:: Quoted text ::
>> START
Process is “Ordered set of activities to solve a problem”.

Process models are core concepts in the discipline of Process Engineering.
Process models are processes of the same nature that are classified together into a model. Thus, a process model is a description of a process at the type level. Since the process model is at the type level, a process is an instantiation of it. The same process model is used repeatedly for the development of many applications and thus, has many instantiations. One possible use of a process model is to prescribe how things must/should/could be done in contrast to the process itself which is really what happens. A process model is roughly an anticipation of what the process will look like. What the process shall be will be determined during actual system development.

It is an iterative, milestone-based approach to the development process. The way in which activities in a systems development life cycle are sequenced, and the time and formality committed to each life-cycle stage. It is the combination of clearly defined life cycle model, project team roles, delivery milestones, and solution development principles.


Waterfall model

The waterfall model is a sequential software development process, in which progress is seen as flowing steadily downwards (like a waterfall) through the phases of Conception, Initiation, Analysis, Design (validation), Construction, Testing and maintenance. Progress flows from the top to the bottom, like a waterfall.

The waterfall development model has its origins in the manufacturing and construction industries; highly structured physical environments in which after-the-fact changes are prohibitively costly, if not impossible. Since no formal software development methodologies existed at the time, this hardware-oriented model was simply adapted for software development.

The first formal description of the waterfall model is often cited to be an article published in 1970 by Winston W. Royce (1929–1995), although Royce did not use the term "waterfall" in this article. Royce was presenting this model as an example of a flawed, non-working model (Royce 1970). This is in fact the way the term has generally been used in writing about software development—as a way to criticize a commonly used software practice.

In Royce's original Waterfall model, the following phases are followed in order:
1. Requirements specification
2. Design
3. Construction (AKA implementation or coding)
4. Integration
5. Testing and debugging (AKA Validation)
6. Installation
7. Maintenance

To follow the waterfall model, one proceeds from one phase to the next in a purely sequential manner. For example, one first completes requirements specification, which are set in stone. When the requirements are fully completed, one proceeds to design. The software in question is designed and a blueprint is drawn for implementers (coders) to follow — this design should be a plan for implementing the requirements given. When the design is fully completed, an implementation of that design is made by coders. Towards the later stages of this implementation phase, separate software components produced are combined to introduce new functionality and reduced risk through the removal of errors. Thus the waterfall model maintains that one should move to a phase only when its preceding phase is completed and perfected. However, there are various modified waterfall models (including Royce's final model) that may include slight or major variations upon this process.
>> END
:: Provided material ::
>> START
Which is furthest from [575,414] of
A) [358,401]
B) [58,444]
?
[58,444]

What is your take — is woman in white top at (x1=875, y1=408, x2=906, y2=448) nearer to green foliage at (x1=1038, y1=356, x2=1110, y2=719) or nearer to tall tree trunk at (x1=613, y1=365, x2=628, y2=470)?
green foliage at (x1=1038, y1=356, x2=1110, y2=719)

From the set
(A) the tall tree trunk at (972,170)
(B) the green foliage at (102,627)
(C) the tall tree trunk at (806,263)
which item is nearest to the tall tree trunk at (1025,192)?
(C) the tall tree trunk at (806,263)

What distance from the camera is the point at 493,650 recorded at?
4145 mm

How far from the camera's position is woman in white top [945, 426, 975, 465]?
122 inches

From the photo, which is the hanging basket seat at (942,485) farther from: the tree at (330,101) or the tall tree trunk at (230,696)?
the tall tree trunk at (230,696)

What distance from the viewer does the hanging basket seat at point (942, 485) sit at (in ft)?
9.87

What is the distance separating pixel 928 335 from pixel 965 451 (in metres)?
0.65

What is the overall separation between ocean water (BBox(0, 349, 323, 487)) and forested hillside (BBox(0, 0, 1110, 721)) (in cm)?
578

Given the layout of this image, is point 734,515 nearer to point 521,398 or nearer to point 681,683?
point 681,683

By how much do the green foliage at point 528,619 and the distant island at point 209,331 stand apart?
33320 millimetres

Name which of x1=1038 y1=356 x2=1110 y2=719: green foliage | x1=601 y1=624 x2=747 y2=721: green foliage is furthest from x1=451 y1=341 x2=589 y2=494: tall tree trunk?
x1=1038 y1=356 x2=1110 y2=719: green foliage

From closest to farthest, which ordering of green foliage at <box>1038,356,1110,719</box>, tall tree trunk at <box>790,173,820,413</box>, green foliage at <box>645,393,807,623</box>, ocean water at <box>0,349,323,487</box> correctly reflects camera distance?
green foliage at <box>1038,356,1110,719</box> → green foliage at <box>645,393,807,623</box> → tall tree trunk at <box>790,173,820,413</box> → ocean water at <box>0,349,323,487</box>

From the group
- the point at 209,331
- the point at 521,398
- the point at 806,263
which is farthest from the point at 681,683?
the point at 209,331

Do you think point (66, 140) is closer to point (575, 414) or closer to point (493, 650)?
>> END
:: Problem statement ::
Continue the text on process models and the waterfall model, picking up right after its final sentence.

:: Task result ::
Agile software development

Agile software development refers to a group of software development methodologies based on iterative development, where requirements and solutions evolve through collaboration between self-organizing cross-functional teams. The term was coined in the year 2001 when the Agile Manifesto was formulated. Agile methods generally promote a disciplined project management process that encourages frequent inspection and adaptation, a leadership philosophy that encourages teamwork, self-organization and accountability, a set of engineering best practices that allow for rapid delivery of high-quality software, and a business approach that aligns development with customer needs and company goals. Conceptual foundations of this framework are found in modern approaches to operations management and analysis, such as lean manufacturing, soft systems methodology, speech act theory (network of conversations approach), and Six Sigma. There are many specific agile development methods. Most promote development iterations, teamwork, collaboration, and process adaptability throughout the life-cycle of the project.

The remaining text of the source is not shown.